Gravy That Requires Forks and Knives

One passage that Joe Rigney readily and rightfully keeps on repeating in The Things of Earth is 1 Timothy 4:4-5.

For everything created by God is good, and nothing is to be rejected if it is received with thanksgiving, for it is made holy by the word of God and prayer.

I’m not sure how many week’s worth of exhortations are latent in this rich Scripture soil, but as we’re studying Genesis 8 and 9 at church, with Noah back on dry ground and God adding a whole protein-packed page to Noah’s menu, I thought we could think through at least one exhortation.

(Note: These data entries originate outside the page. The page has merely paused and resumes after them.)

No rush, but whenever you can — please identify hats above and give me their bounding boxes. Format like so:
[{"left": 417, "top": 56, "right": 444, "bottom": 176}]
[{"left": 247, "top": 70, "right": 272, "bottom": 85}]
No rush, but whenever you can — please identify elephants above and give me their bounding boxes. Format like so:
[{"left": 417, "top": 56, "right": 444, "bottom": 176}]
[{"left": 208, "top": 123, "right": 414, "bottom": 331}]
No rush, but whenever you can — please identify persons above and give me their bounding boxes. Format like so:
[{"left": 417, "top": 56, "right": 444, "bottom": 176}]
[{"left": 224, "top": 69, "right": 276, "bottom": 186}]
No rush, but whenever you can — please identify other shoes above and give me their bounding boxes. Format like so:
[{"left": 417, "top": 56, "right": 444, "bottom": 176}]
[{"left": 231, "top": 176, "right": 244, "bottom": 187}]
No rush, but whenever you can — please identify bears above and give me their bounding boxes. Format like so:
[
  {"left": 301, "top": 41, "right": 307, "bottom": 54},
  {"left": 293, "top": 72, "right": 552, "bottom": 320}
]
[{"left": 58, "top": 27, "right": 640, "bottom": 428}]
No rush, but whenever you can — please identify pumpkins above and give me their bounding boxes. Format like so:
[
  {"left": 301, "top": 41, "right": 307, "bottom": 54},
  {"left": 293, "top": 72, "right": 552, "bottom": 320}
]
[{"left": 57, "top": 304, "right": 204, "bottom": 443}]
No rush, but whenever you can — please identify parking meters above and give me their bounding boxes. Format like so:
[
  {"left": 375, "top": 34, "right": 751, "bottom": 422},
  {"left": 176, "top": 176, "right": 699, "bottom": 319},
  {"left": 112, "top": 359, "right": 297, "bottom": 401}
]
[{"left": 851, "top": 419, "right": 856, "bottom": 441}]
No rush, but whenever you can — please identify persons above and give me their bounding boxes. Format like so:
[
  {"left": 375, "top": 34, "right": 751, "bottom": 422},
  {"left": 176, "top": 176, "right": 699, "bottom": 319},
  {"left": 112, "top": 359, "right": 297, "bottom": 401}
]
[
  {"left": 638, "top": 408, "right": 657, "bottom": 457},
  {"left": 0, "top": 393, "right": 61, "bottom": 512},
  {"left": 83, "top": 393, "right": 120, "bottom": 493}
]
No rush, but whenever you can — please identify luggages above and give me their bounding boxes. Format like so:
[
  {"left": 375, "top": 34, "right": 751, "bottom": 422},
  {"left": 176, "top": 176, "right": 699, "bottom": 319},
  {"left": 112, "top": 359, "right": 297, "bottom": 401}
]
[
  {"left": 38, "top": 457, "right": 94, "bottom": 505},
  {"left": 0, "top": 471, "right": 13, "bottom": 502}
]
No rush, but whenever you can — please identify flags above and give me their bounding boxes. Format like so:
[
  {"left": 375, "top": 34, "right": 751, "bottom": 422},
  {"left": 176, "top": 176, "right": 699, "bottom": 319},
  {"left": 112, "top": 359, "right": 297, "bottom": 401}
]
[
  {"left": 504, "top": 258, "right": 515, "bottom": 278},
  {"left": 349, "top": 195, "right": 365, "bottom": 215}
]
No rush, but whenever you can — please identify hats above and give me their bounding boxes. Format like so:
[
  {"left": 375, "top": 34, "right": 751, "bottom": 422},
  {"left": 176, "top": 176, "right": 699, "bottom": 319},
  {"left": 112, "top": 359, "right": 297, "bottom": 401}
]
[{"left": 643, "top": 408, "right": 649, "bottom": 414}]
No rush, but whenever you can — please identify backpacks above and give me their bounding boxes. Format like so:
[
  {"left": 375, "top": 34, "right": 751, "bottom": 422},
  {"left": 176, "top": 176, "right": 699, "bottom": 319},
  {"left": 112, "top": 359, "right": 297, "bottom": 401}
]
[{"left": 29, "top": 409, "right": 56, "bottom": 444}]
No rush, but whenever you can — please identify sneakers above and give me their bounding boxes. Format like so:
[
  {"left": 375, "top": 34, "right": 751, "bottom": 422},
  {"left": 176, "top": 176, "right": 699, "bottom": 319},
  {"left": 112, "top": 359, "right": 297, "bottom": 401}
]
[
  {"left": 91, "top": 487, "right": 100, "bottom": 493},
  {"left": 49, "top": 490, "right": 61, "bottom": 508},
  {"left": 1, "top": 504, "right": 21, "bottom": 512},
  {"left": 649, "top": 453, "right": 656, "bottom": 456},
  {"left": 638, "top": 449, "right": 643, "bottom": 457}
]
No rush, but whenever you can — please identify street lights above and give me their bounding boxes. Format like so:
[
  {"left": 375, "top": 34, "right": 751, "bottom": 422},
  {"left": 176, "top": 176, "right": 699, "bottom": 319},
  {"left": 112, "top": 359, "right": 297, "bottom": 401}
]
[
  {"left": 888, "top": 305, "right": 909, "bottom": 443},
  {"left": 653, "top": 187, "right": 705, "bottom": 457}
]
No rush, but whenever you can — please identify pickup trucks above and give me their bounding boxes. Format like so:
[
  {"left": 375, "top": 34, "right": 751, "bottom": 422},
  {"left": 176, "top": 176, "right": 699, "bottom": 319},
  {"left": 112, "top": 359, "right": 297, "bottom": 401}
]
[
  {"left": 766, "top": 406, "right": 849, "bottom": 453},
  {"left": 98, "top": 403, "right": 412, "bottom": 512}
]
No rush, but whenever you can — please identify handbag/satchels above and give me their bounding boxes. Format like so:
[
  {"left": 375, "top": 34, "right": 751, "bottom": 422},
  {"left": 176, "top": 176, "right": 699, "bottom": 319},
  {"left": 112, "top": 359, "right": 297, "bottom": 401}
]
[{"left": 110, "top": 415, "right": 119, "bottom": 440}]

Many believers will get to heaven trudging on the sidewalks outside hell’s walls. I don’t mean this like other preachers have, as a portrayal of carnal Christians. Instead, I mean it as a reference for the religious who try to separate themselves from all earthly things. They don’t drink, smoke meats, or go with girls who do. Certain abstainers are monkish, mendacious, and Paul says that they are devoted to demon doctrines.

True, Puritanical pilgrims, “those who believe and know the truth” (1 Timothy 4:3) have yet to find a piece of meat too skunky for Scripture seasoning and a prayer marinade. That’s part of what quiet times are good for: to cook out light and fearful thoughts over the heat of a theology fire. Daily devotions ought to flour the broths of life into a gravy that requires forks and knives.

They Spirit says that some men will depart from the faith and try to be spiritual in infernal ways, while truly spiritual persons will be cooking with gratitude and the holy men will have second helpings.

  • Daniel T

    That’s an interesting way to put it.

    • I’ll take that as a good thing (instead of a concern about potential heresy).